Bündnis 90/Die Grünen

PRESSEMITTEILUNG


Datum: 24. August 2007

Landesregierung bereitet Wortbruch beim Nachtflugverbot vor

"Bei den Aussagen der hessischen Landesregierung sind immer deutlichere sprachliche Absatzbewegungen vom versprochenen Nachtflugverbot festzustellen," so die Frankfurter Landtagsabgeordnete von BÜNDNIS 90/DIE GRÜNEN und Direktkandidatin im Frankfurter Süden, Sarah Sorge.

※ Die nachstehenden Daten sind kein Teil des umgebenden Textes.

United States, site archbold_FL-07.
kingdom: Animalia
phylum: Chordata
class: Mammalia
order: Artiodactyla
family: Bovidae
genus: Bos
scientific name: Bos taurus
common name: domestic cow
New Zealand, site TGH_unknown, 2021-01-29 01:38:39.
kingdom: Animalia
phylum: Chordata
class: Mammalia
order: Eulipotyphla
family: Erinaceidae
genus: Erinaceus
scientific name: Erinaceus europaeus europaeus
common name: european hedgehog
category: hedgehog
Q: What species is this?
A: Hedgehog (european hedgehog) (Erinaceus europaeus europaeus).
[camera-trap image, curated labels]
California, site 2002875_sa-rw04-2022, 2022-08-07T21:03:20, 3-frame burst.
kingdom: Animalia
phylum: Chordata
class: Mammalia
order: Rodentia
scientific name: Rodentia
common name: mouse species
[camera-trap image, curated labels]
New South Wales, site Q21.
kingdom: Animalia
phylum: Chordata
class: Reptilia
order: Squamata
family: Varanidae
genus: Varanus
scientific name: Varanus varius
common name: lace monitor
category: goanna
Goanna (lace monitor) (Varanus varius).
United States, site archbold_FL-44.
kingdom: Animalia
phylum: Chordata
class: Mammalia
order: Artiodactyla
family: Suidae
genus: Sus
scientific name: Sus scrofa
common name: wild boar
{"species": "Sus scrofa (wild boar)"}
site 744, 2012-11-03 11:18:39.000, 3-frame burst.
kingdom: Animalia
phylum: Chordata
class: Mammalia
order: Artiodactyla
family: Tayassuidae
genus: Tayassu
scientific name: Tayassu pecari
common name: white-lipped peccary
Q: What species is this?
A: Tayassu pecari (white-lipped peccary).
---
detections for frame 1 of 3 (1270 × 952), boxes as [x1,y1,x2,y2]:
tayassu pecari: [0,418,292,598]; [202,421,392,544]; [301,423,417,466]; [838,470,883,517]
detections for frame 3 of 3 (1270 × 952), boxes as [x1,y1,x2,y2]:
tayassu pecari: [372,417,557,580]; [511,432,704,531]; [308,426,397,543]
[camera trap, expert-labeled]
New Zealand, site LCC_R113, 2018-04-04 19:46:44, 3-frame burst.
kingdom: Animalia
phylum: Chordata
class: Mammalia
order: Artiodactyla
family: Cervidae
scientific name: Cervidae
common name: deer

Verkehrsminister Riehl (CDU) habe gestern im Verkehrsausschuss auf die Frage der GRÜNEN, ob die Landesregierung noch zum Versprechen von Ministerpräsidenten Koch "Kein Ausbau ohne Nachtflugverbot" stehe, zwar mit "Ja" beantwortet, aber gleichzeitig nur ausweichend darauf geantwortet, ob dass Nachtflugverbot ein Ausgleich für zusätzliche Lärmbelastungen am Tag sein solle. Dies habe Koch in der Vergangenheit immer so versprochen. Von natürlicher Ruhe und von Ausgleich von Mehrbelastungen sei nun von Koch & Co. überhaupt keine Rede mehr.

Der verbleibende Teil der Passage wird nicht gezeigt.